## Page text

....

Espíritu Santo antelope squirrel

Scientific classification
- Kingdom: Animalia
- Phylum: Chordata
- Class: Mammalia
- Order: Rodentia
- Family: Sciuridae
- Genus: Ammospermophilus
- Species: A. insularis
- Binomial name: Ammospermophilus insularis (Nelson & Goldman, 1909)
- Synonyms: Ammospermophilus leucurus insularis; Citellus insularis;

= Espíritu Santo antelope squirrel =

- Genus: Ammospermophilus
- Species: insularis
- Authority: (Nelson & Goldman, 1909)

....

## Data provided
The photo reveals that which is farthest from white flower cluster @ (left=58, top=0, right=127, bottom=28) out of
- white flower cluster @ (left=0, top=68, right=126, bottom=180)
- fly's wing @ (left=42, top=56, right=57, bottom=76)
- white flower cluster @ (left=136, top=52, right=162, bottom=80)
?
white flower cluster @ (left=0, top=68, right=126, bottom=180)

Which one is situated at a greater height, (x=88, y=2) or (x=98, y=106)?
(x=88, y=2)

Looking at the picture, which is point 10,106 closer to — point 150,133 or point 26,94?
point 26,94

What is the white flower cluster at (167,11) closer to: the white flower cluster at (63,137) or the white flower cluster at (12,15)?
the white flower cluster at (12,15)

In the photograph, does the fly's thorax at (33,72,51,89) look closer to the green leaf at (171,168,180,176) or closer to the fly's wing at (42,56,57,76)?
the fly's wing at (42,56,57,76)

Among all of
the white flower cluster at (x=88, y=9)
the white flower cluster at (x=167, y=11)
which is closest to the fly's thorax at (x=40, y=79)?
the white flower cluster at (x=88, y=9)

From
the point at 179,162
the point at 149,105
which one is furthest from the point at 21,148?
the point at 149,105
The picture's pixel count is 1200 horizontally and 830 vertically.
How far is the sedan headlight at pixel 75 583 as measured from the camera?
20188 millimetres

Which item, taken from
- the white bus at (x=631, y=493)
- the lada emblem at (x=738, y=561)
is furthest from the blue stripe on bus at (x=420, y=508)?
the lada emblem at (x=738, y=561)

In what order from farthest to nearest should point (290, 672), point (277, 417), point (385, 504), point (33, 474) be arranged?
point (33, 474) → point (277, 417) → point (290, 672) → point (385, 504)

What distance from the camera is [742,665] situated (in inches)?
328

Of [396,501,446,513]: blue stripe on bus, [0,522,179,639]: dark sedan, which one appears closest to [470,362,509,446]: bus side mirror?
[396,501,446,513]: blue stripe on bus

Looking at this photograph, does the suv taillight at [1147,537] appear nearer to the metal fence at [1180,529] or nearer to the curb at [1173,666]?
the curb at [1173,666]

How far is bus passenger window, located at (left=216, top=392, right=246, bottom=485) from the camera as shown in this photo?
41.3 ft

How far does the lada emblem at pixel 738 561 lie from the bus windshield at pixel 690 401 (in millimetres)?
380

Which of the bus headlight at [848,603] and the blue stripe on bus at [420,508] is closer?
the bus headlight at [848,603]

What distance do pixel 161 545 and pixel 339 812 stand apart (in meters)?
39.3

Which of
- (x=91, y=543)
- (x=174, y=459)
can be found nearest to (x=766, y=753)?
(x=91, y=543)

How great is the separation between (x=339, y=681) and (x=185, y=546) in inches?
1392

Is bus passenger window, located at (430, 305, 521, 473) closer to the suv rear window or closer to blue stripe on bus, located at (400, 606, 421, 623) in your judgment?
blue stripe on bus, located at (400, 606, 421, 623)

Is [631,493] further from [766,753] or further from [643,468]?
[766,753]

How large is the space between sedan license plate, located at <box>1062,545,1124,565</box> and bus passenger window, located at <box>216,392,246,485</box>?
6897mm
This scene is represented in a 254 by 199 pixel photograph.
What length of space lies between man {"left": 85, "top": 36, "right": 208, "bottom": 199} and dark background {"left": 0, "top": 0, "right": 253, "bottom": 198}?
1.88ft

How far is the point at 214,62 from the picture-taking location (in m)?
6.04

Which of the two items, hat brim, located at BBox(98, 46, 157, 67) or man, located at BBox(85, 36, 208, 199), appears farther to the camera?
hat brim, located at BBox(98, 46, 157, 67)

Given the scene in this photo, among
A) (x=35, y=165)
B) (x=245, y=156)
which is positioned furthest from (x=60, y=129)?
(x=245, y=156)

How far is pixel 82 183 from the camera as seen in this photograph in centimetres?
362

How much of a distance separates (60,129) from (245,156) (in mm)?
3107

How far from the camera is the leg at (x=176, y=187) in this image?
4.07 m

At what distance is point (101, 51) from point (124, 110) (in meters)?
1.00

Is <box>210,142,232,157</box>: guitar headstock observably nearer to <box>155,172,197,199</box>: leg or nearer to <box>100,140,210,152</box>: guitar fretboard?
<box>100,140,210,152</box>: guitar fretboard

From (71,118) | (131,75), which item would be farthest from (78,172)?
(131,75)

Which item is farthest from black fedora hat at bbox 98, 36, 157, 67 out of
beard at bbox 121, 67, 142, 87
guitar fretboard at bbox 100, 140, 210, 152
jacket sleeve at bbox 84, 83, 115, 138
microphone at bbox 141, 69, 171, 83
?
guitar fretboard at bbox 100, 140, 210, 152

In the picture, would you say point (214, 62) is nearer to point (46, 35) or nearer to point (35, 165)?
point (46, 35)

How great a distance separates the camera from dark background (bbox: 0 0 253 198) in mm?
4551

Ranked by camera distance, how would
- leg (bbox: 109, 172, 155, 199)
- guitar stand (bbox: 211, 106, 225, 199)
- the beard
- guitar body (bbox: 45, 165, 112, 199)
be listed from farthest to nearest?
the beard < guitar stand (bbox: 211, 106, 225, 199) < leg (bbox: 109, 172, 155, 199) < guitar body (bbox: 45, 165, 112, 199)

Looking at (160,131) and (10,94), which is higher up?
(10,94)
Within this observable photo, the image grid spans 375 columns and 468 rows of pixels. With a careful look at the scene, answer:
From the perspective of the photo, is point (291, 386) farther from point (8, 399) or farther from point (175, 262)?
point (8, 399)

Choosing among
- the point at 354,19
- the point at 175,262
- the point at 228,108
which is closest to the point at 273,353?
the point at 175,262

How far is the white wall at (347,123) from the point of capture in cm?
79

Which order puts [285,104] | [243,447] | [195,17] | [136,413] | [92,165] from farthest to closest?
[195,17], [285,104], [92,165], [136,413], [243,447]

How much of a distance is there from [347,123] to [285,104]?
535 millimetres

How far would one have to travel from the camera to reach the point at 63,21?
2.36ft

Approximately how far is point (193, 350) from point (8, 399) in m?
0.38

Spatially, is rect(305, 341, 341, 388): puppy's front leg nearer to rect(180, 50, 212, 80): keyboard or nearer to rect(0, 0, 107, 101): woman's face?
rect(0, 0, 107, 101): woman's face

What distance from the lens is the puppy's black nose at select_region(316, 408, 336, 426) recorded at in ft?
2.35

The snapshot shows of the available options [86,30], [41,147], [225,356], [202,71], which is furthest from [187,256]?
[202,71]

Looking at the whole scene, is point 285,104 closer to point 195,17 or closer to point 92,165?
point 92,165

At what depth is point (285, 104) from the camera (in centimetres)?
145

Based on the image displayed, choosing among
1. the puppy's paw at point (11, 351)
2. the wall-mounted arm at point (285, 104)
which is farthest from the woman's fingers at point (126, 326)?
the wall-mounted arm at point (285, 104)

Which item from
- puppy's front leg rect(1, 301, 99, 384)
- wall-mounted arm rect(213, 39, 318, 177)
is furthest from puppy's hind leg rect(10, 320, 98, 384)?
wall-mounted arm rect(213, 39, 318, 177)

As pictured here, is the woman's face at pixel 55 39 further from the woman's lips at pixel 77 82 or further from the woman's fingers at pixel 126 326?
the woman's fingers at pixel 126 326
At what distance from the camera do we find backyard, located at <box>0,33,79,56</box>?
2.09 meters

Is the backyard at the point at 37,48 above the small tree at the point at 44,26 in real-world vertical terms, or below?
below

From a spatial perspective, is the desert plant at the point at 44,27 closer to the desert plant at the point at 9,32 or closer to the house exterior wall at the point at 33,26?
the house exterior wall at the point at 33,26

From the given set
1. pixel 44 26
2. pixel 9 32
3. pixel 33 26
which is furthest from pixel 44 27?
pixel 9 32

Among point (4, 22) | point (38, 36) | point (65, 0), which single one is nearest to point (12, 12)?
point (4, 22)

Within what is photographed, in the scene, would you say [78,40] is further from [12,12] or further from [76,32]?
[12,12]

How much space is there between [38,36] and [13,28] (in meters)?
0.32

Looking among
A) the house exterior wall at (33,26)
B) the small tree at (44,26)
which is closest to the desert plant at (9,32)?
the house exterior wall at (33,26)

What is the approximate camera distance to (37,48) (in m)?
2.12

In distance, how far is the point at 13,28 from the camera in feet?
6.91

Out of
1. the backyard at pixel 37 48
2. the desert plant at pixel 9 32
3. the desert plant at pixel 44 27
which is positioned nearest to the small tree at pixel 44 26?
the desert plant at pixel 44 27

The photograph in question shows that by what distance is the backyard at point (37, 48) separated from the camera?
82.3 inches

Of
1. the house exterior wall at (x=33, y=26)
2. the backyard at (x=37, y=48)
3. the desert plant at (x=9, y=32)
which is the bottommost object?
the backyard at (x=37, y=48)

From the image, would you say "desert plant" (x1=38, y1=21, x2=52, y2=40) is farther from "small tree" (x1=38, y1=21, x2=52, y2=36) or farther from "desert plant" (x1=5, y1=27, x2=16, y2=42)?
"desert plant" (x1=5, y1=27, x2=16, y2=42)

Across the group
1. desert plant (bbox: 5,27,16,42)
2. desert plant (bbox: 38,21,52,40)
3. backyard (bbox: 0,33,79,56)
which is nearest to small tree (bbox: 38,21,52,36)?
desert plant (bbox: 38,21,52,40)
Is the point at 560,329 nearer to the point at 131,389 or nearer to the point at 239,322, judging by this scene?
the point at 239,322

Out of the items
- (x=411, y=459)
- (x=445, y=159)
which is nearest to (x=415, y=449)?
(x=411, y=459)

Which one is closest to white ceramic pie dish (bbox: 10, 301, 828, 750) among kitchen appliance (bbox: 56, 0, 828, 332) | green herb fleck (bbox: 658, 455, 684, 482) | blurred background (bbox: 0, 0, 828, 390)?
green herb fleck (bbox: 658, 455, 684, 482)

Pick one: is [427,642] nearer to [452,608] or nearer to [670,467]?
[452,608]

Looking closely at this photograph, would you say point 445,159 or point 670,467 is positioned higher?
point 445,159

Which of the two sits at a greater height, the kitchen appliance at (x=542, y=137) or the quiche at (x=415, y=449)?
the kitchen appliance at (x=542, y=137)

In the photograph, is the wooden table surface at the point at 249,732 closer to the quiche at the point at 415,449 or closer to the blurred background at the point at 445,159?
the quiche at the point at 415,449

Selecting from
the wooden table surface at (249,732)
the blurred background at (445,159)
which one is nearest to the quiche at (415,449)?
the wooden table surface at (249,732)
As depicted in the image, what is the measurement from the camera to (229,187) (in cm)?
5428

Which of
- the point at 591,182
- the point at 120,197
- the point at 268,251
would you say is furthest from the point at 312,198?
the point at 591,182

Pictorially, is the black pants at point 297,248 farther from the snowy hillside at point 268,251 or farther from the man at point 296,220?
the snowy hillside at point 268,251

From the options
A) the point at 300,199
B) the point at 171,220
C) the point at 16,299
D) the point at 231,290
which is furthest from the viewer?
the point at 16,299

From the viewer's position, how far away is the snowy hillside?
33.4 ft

....

Reproduce the Espíritu Santo antelope squirrel entry word for word, everything from "- Synonyms: Ammospermophilus" down to "Authority: (Nelson & Goldman, 1909)".

## Solution to this problem
- Synonyms: Ammospermophilus leucurus insularis; Citellus insularis;

= Espíritu Santo antelope squirrel =

- Genus: Ammospermophilus
- Species: insularis
- Authority: (Nelson & Goldman, 1909)